→ **Data shown**
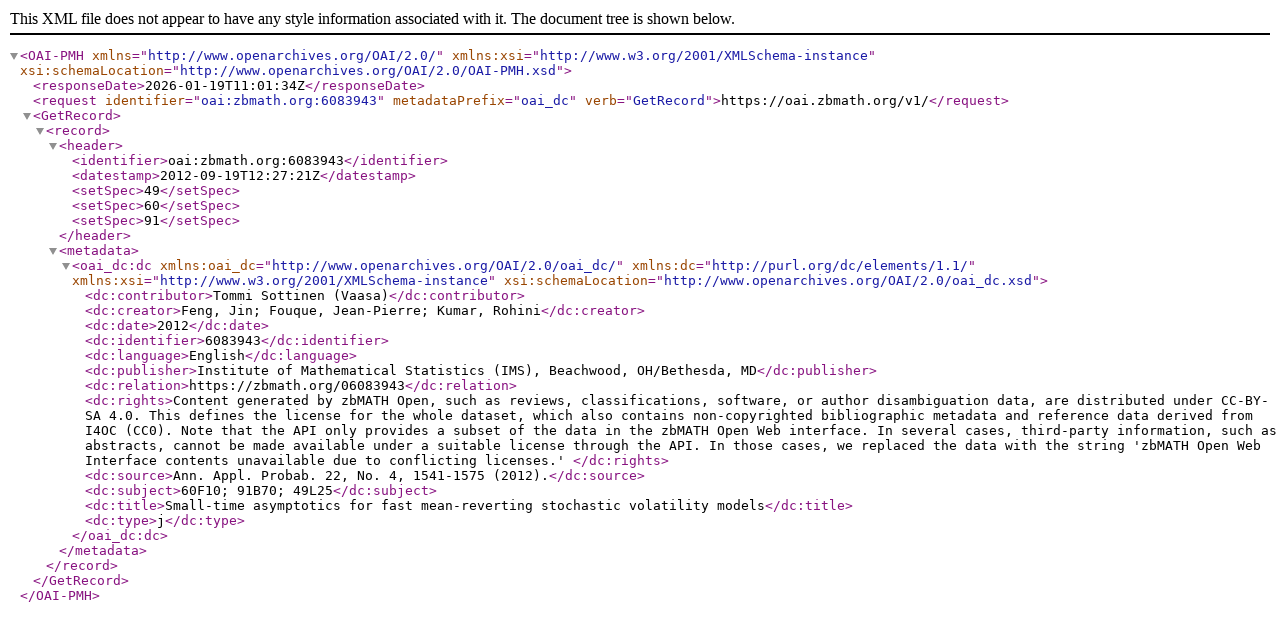

--- FILE ---
content_type: text/xml; charset=utf-8
request_url: https://oai.zbmath.org/v1/?verb=GetRecord&metadataPrefix=oai_dc&identifier=oai%3Azbmath.org%3A6083943
body_size: 1159
content:
<?xml version="1.0" encoding="utf-8"?>
<OAI-PMH xmlns="http://www.openarchives.org/OAI/2.0/" xmlns:xsi="http://www.w3.org/2001/XMLSchema-instance" xsi:schemaLocation="http://www.openarchives.org/OAI/2.0/OAI-PMH.xsd">
	<responseDate>2026-01-19T11:01:34Z</responseDate>
	<request identifier="oai:zbmath.org:6083943" metadataPrefix="oai_dc" verb="GetRecord">https://oai.zbmath.org/v1/</request>
	<GetRecord>
		<record>
			<header>
				<identifier>oai:zbmath.org:6083943</identifier>
				<datestamp>2012-09-19T12:27:21Z</datestamp>
				<setSpec>49</setSpec>
				<setSpec>60</setSpec>
				<setSpec>91</setSpec>
			</header>
			<metadata>
				<oai_dc:dc xmlns:oai_dc="http://www.openarchives.org/OAI/2.0/oai_dc/" xmlns:dc="http://purl.org/dc/elements/1.1/" xmlns:xsi="http://www.w3.org/2001/XMLSchema-instance" xsi:schemaLocation="http://www.openarchives.org/OAI/2.0/oai_dc.xsd">
					<dc:contributor>Tommi Sottinen (Vaasa)</dc:contributor>
					<dc:creator>Feng, Jin; Fouque, Jean-Pierre; Kumar, Rohini</dc:creator>
					<dc:date>2012</dc:date>
					<dc:identifier>6083943</dc:identifier>
					<dc:language>English</dc:language>
					<dc:publisher>Institute of Mathematical Statistics (IMS), Beachwood, OH/Bethesda, MD</dc:publisher>
					<dc:relation>https://zbmath.org/06083943</dc:relation>
					<dc:rights>Content generated by zbMATH Open, such as reviews,
    classifications, software, or author disambiguation data,
    are distributed under CC-BY-SA 4.0. This defines the license for the
    whole dataset, which also contains non-copyrighted bibliographic
    metadata and reference data derived from I4OC (CC0). Note that the API
    only provides a subset of the data in the zbMATH Open Web interface. In
    several cases, third-party information, such as abstracts, cannot be
    made available under a suitable license through the API. In those cases,
    we replaced the data with the string 'zbMATH Open Web Interface contents
    unavailable due to conflicting licenses.' </dc:rights>
					<dc:source>Ann. Appl. Probab. 22, No. 4, 1541-1575 (2012).</dc:source>
					<dc:subject>60F10; 91B70; 49L25</dc:subject>
					<dc:title>Small-time asymptotics for fast mean-reverting stochastic volatility models</dc:title>
					<dc:type>j</dc:type>
				</oai_dc:dc>
			</metadata>
		</record>
	</GetRecord>
</OAI-PMH>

→ **Your task**
Report each line of the data in which "rights" occurs.

→ **Result below**
					<dc:rights>Content generated by zbMATH Open, such as reviews,
    unavailable due to conflicting licenses.' </dc:rights>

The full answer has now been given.